One such security solution for the next generation of tailored cancer treatments may be provided by professionals with the support of Microsoft Azure – A cloud-based server infrastructure that is constantly updated against any cyber threat, potentially improving patient care. Microsoft Azure has the agility it needs to support patient and research activities through Azure infrastructure, Azure Machine Learning, and Azure Virtual Machines. For any organisation that places a high priority on the security of its IT infrastructure and the privacy of its data in addition to performance and efficiency, it is important to comply with all applicable governmental and industry regulations around healthcare data.

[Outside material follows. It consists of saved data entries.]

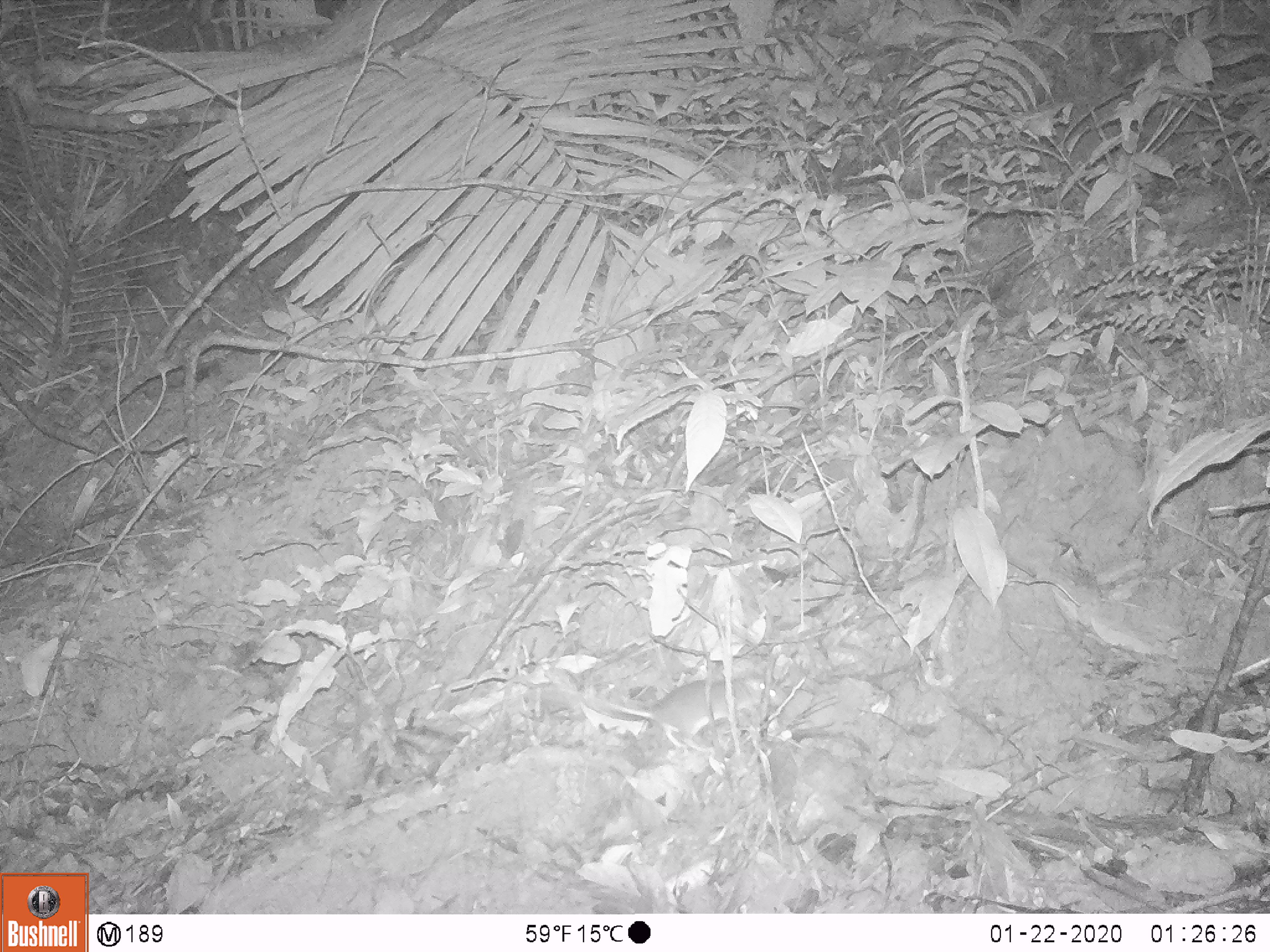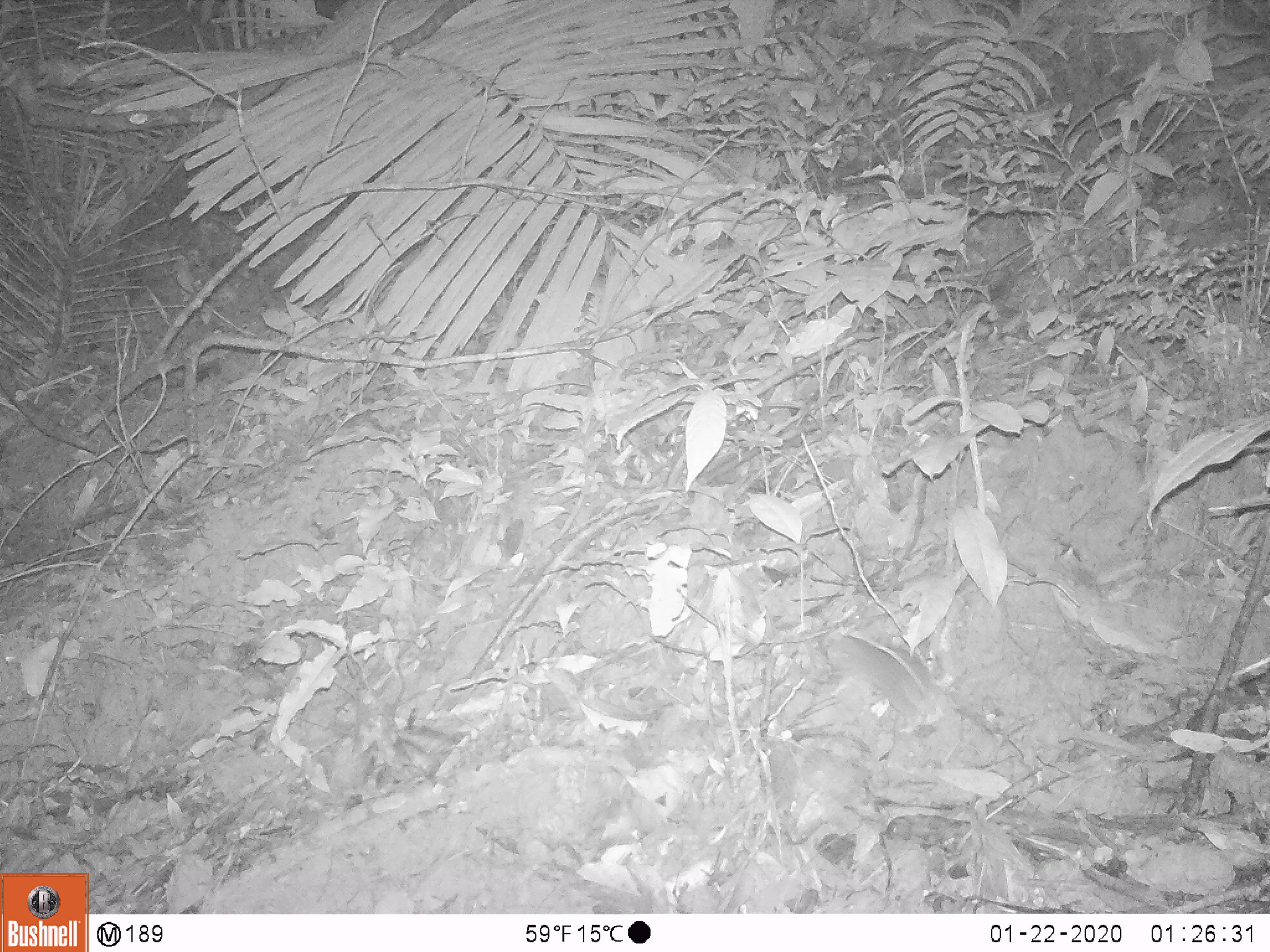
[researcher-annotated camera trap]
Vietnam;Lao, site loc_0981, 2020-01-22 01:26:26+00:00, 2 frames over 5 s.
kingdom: Animalia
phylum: Chordata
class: Mammalia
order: Rodentia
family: Muridae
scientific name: Muridae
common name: old-world mice and rats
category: unidentified murid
Unidentified murid (old-world mice and rats) (Muridae). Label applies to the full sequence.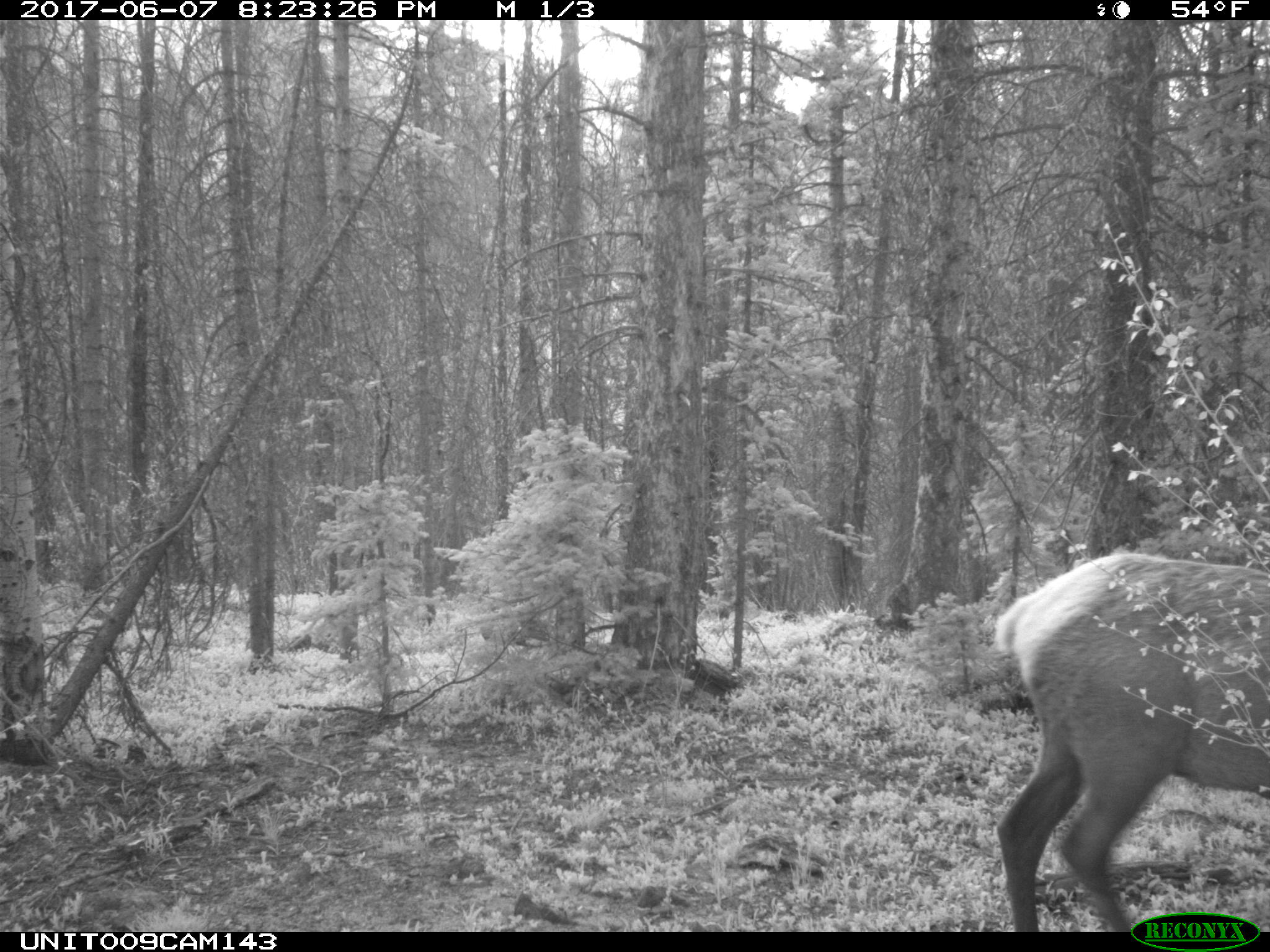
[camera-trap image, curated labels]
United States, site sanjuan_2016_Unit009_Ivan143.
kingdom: Animalia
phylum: Chordata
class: Mammalia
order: Artiodactyla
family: Cervidae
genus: Cervus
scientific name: Cervus elaphus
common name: red deer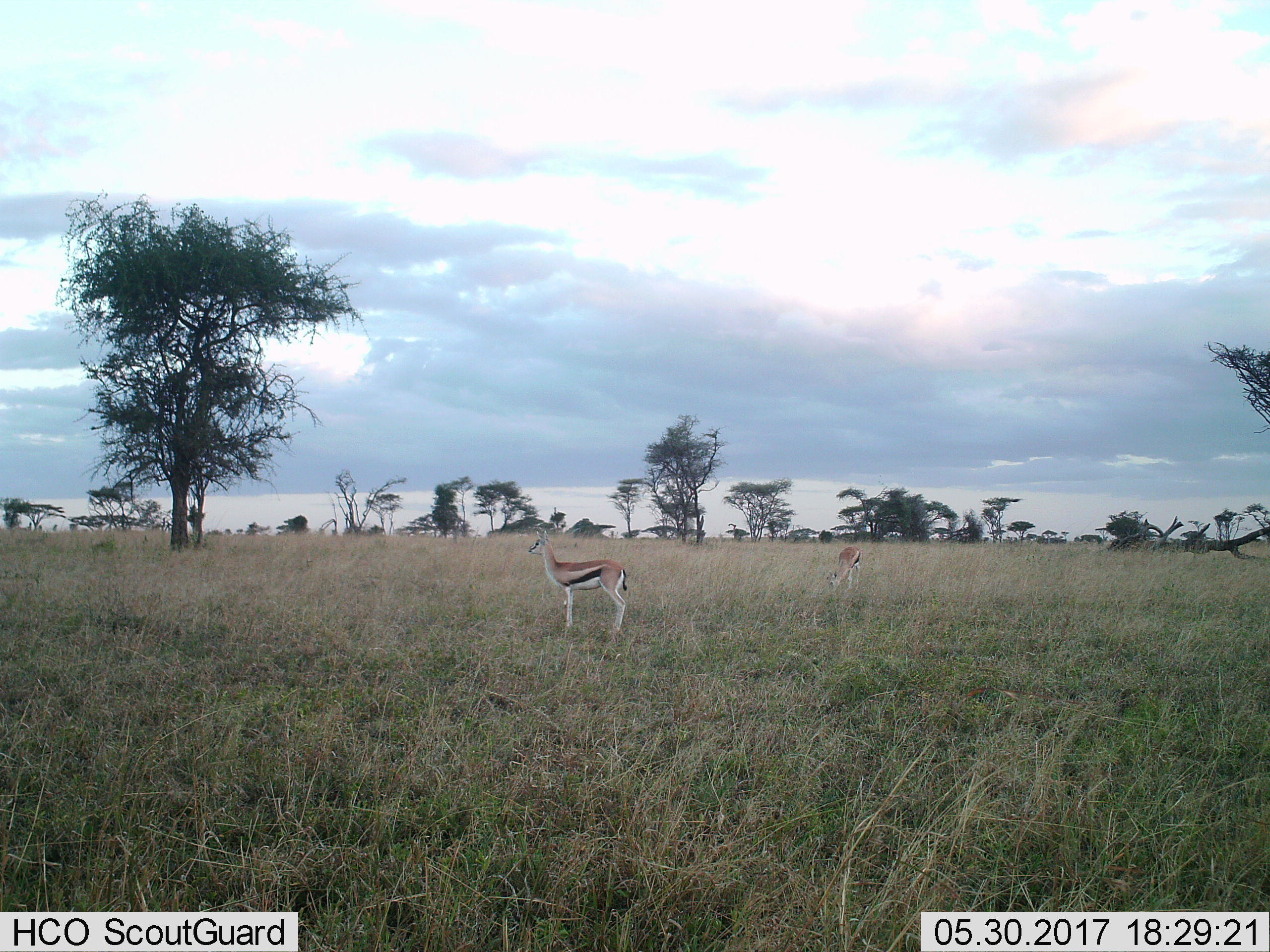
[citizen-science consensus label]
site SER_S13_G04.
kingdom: Animalia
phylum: Chordata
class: Mammalia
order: Artiodactyla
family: Bovidae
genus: Eudorcas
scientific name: Eudorcas thomsonii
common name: thomson's gazelle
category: gazellethomsons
Gazellethomsons (thomson's gazelle) (Eudorcas thomsonii), count 2. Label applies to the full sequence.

The way forward to preventing cyber-threats
As IT infrastructure evolves around the world, it’s important to partner with academic, IT research and development institutions, healthcare professionals and patients alike to gain insights into their needs and develop solutions that meet their criteria. With the experience of using advanced machine learning and artificial intelligence solutions to develop the most advanced cancer care medical systems in the world, companies should be able to collaborate to share learnings. With Cybersecurity professionals in medical equipment companies working in collaboration with national and international institutions, we can be assured that the future will have better security cover for medical devices and equipment that are available to the world.